In SmartCoach web/mobile application, the training exercises, are associated with defined stereotypes in the young athletes’ models. The parameters function regarding the young athletes’ performance attributes, such as the training and necessary steps to complete it successfully or the context awareness variables like the type of boots, pitch surface/quality and weather conditions. For each stereotype a hierarchical set is defined, that associates all the trainings that are within its competence and the relations between them are represented.

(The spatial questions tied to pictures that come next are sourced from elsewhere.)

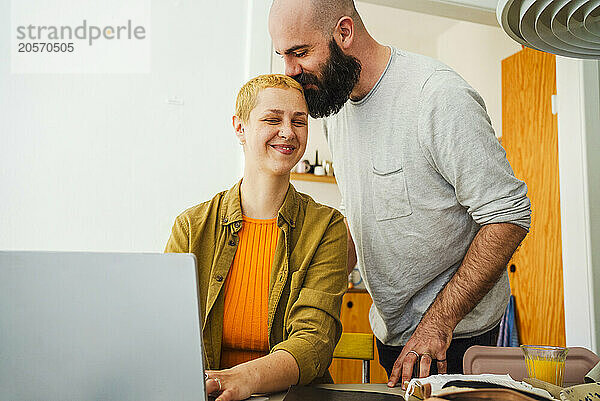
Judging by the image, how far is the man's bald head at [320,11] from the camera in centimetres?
160

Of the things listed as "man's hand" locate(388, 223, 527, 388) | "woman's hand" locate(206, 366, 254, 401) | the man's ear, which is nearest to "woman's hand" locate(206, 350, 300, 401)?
"woman's hand" locate(206, 366, 254, 401)

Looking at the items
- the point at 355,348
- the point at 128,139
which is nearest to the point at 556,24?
the point at 355,348

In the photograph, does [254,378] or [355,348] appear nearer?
[254,378]

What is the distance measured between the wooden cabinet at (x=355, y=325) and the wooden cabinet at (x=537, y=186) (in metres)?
0.75

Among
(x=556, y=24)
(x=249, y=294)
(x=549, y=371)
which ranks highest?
(x=556, y=24)

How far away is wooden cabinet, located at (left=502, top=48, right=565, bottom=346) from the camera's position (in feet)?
8.05

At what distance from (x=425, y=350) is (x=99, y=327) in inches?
38.7

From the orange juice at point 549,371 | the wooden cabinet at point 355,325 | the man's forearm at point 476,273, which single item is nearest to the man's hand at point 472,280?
the man's forearm at point 476,273

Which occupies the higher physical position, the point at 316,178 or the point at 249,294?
the point at 316,178

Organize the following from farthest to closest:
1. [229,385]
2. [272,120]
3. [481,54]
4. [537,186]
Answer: [481,54] < [537,186] < [272,120] < [229,385]

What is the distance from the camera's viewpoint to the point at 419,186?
1.59 meters

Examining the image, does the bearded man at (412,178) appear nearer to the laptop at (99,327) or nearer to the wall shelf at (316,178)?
the wall shelf at (316,178)

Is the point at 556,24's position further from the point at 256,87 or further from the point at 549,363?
the point at 256,87

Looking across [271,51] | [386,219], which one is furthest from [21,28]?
[386,219]
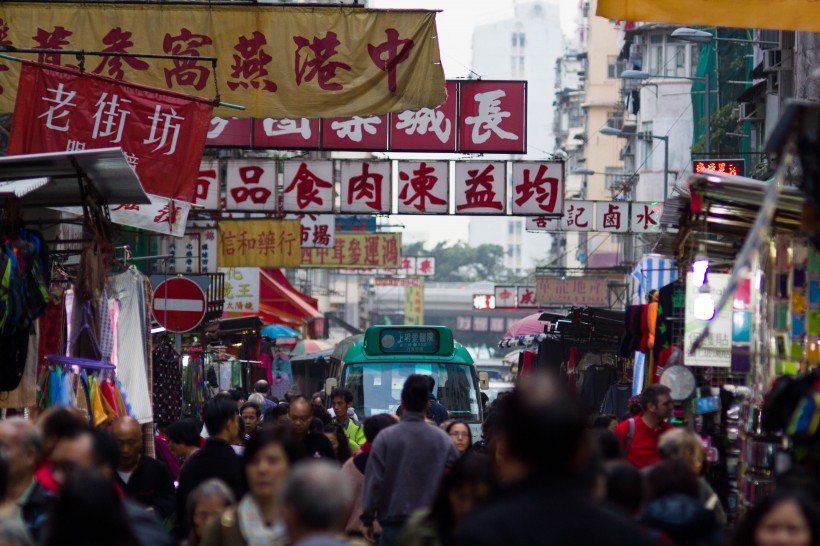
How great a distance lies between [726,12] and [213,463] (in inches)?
202

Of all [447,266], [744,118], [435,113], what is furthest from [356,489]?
[447,266]

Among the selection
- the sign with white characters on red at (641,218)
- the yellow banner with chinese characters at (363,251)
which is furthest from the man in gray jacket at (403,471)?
the yellow banner with chinese characters at (363,251)

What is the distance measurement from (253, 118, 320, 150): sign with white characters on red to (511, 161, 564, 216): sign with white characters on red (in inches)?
144

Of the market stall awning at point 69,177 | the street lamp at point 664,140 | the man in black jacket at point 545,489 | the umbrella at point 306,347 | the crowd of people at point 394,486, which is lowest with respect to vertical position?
the umbrella at point 306,347

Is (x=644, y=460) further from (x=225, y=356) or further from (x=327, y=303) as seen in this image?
(x=327, y=303)

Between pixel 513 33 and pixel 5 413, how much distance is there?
163 meters

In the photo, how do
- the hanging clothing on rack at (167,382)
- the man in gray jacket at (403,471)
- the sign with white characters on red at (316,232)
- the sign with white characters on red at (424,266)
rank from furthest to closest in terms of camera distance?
1. the sign with white characters on red at (424,266)
2. the sign with white characters on red at (316,232)
3. the hanging clothing on rack at (167,382)
4. the man in gray jacket at (403,471)

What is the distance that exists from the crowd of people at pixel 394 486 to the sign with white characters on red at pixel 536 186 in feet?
29.2

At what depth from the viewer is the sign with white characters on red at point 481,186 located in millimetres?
19844

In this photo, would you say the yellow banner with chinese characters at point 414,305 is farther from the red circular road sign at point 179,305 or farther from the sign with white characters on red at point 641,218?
the red circular road sign at point 179,305

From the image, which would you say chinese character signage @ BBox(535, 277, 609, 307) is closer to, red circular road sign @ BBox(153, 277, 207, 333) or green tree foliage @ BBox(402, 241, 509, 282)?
red circular road sign @ BBox(153, 277, 207, 333)

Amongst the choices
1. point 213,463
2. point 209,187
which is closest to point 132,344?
point 213,463

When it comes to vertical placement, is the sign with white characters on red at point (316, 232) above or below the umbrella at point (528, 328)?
above

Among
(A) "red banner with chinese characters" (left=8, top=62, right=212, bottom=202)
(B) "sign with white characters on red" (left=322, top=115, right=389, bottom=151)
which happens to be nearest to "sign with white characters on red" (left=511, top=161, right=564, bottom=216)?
(B) "sign with white characters on red" (left=322, top=115, right=389, bottom=151)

In view of the initial catalogue of all possible training sessions, the adaptation model (Fig. 1) will initially, use the user’s stereotype information and the attributes considered relevant by the coaching and medical staffs to perform/apply our filtering algorithm. This will allow, for example, that only trainings related to young athletes’ actions and goals are considered. Hence, an ordering is made according to the probability of each activity being performed at a given time from among all possible, using data such as the expected course of training and young athletes’ personal performances and injuries history.

4 Conclusions

In this work is considered that the best way to please users is to suggest trainings that can improve their abilities or prevent injuries. The first version of the data collection prototype is being evaluated in two football clubs’ academies, which we will designate by club A and club B. The study will run over two months in two teams: one from club A and one from club B. The athletes age is between 15 and 18 years. None of the athletes and staff had any experience using mobile applications to support training. However, they are familiar with mobile apps and personal computers (PCs), namely, social networking and playing videogames.